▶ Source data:
⟨
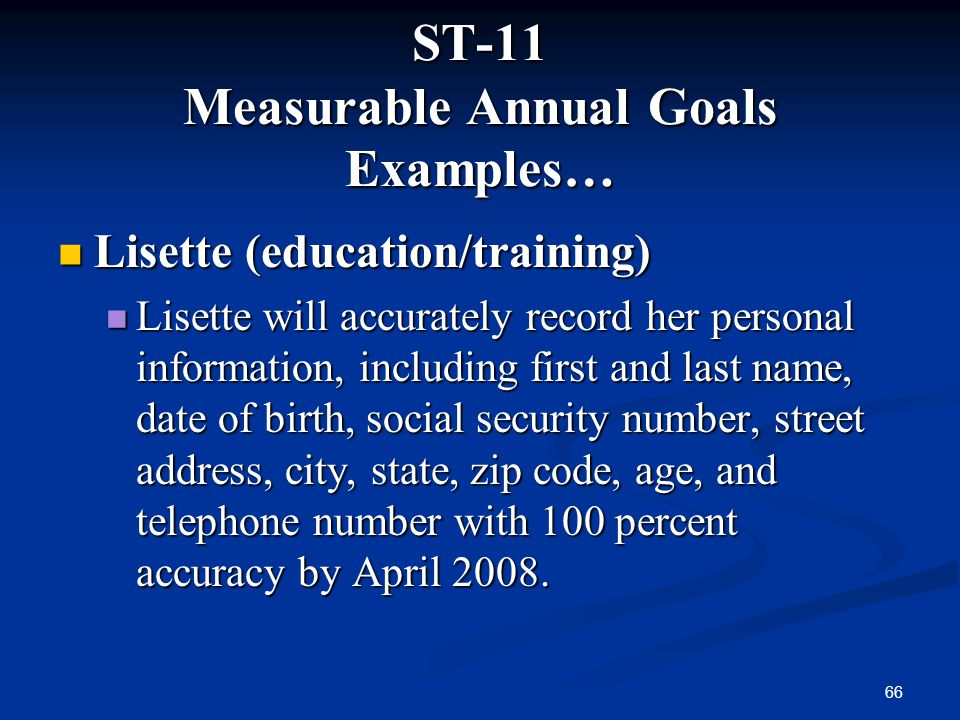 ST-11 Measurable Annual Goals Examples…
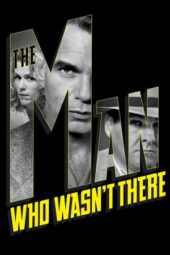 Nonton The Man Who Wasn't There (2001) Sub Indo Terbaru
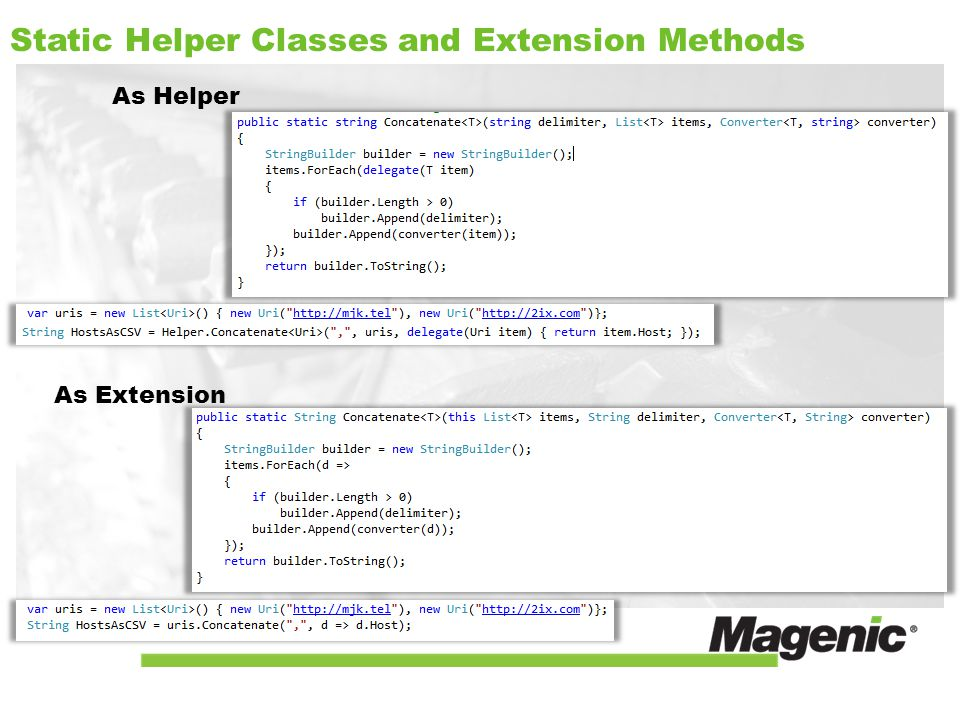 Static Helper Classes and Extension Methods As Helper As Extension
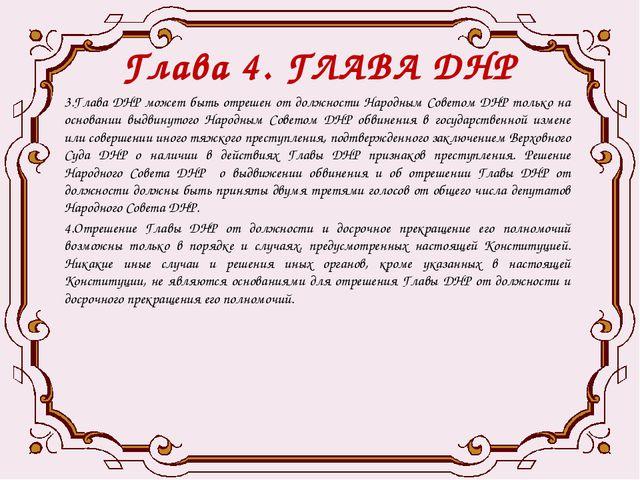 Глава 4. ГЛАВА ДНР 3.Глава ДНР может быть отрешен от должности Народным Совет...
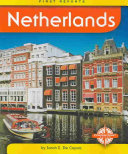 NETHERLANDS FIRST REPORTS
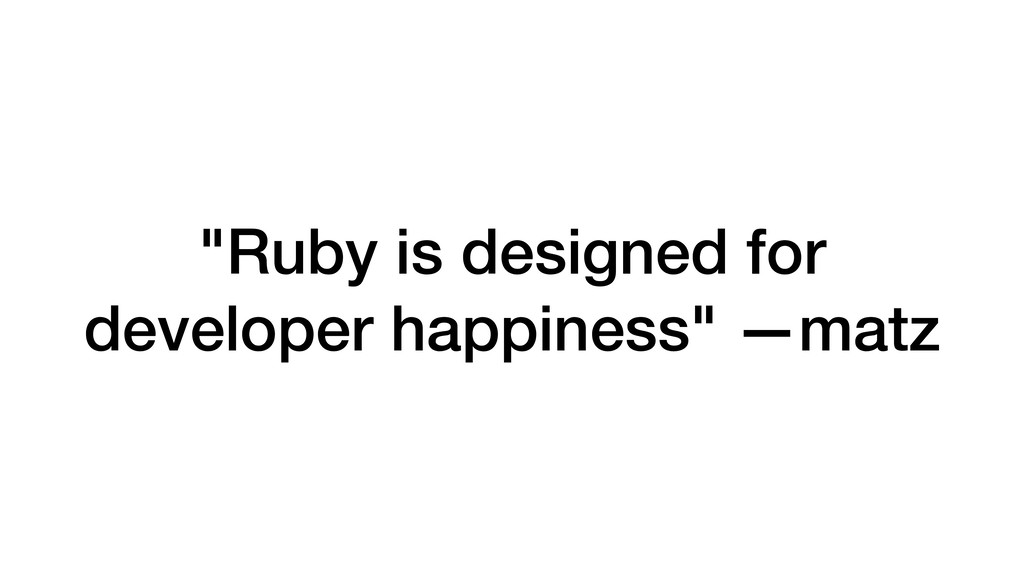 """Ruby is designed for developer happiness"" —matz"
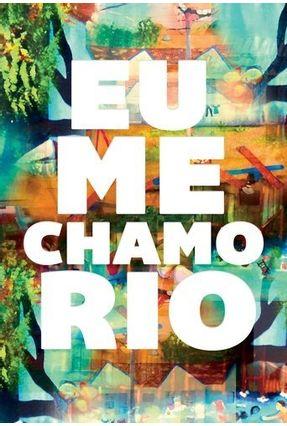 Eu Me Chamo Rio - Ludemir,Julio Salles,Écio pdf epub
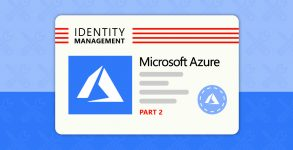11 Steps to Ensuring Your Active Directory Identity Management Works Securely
⟩
▶ Your instructions: Please return every record above exactly, but leave out the pictures.

▶ Solution to this exercise:
 ST-11 Measurable Annual Goals Examples…
 Nonton The Man Who Wasn't There (2001) Sub Indo Terbaru
 Static Helper Classes and Extension Methods As Helper As Extension
 Глава 4. ГЛАВА ДНР 3.Глава ДНР может быть отрешен от должности Народным Совет...
 NETHERLANDS FIRST REPORTS
 """Ruby is designed for developer happiness"" —matz"
 Eu Me Chamo Rio - Ludemir,Julio Salles,Écio pdf epub
11 Steps to Ensuring Your Active Directory Identity Management Works Securely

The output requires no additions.